ローカル女子と未来をひらくプロジェクト

投稿日:2020年5月10日

ローカル女子と未来をひらくプロジェクト

先の読めない時代。ウィはローカルで周りの課題にゆっくりと確実に向き合う女性たちとともに歩んできました。岩手・宮城・福島での学びとネットワーク「グラスルーツ・アカデミー東北」の経験を引き継ぎ、地域の暮らしを良くしたいと草の根活動を行う女性たちを力づける「根っこ」のエンパワーメントに取り組むプロジェクトを開始しました。コロナ危機の折、予定したプログラムの一部をオンラインに切り替えながら実施していきます。


プレスリリース

特定非営利活動法人ウィメンズアイ(宮城県本吉郡南三陸町、代表理事 石本めぐみ)は、2019年7月より、東北をはじめとした日本各地のローカルで活動する女性を対象とした3年間の「ローカル女子と未来をひらくプロジェクト」を開始しました。

課題先進国といわれ、既存の構造が揺らいでいる現代日本。なかでも近年頻発している自然災害は、平時の問題をあぶり出し、課題を一歩先の困難に直面させます。
一方、危機に際して女性がその視点を生かしてリーダーシップを発揮し、課題に取り組むケースも増えてきました。わたしたちウィメンズアイが、東日本大震災後の被災地で出会い、ともに歩んできたのも、ローカルで一歩踏み出した「日常のアントレプレナー」女性たちでした。

行動する彼女たちは、同時に問題も抱えています。
ローカルではジェンダー問題は根強く、今も多くの女性たちがみずからの潜在能力をいかせずにいます。また、家族をはじめとする周囲との関係性に悩むのも特徴です。

私たちウィメンズアイは、すでにアクションを開始している若い世代(16歳〜45歳)の女性たちを支援するプログラムとして、

*自ら導く力
*影響を与える力
*レジリエンス

を身につける「根っこ」のエンパワーメントに取り組みます。具体的には、

1:2019年7月〜2022年6月にかけて3年間にわたるエンパワーメント・プログラム実施
2:これまでの活動から得た知見を整理し、webコンテンツとして発信
3:ロールモデルの発信と、次世代へつなぐため子どもたちへの出前授業

を行います。活動の範囲は、宮城県、福島県、岩手県の3県を皮切りに、日本の各地域へ広げていく予定です。

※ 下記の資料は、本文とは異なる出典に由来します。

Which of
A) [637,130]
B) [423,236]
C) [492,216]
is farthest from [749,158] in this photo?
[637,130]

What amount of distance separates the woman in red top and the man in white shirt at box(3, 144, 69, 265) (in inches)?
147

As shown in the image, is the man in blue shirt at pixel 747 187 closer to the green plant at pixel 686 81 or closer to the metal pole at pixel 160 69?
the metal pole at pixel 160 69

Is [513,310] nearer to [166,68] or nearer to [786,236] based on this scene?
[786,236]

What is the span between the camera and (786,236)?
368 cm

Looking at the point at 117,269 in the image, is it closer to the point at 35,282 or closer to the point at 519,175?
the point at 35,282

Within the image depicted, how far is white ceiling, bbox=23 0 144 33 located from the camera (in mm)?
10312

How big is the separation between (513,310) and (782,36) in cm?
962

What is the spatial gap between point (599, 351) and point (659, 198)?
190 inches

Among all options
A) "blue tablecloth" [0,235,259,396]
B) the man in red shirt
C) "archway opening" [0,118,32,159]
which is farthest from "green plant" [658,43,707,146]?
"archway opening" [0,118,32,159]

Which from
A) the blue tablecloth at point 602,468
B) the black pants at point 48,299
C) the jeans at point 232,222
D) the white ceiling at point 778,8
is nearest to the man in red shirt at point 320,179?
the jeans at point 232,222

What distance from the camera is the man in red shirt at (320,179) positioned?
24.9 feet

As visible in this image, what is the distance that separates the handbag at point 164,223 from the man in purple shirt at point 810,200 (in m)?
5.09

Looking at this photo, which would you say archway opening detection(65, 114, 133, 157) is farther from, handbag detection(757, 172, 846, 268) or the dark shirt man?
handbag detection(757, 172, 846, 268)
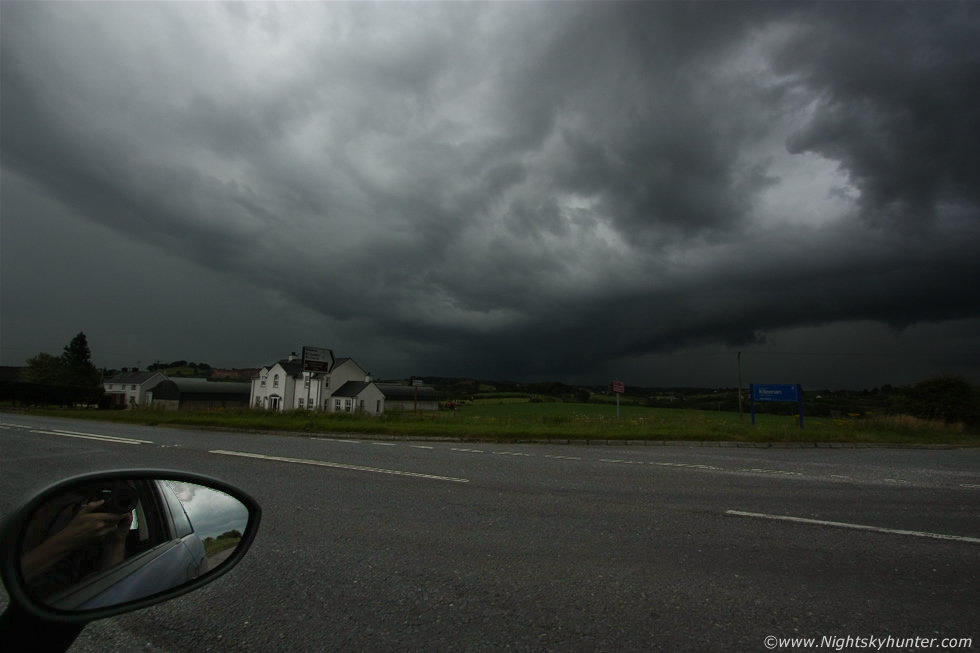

世界経済フォーラムが2019年に発表した「ジェンダー・ギャップ指数」では、調査対象の世界153カ国のうち、121位(2018年は110位)と過去最低になりました。特に、各界でのリーダー女性不在が大きく響いています。

社会の構造的な問題と文化との葛藤によって活躍を阻まれている女性たちが、自ら考えて決め、怖れを乗り越え、凹んでもしなやかに戻る力を持つことが、意思決定の場に参加する女性たちの裾野を広げ、閉塞感のある日本社会を変えていくと確信しています。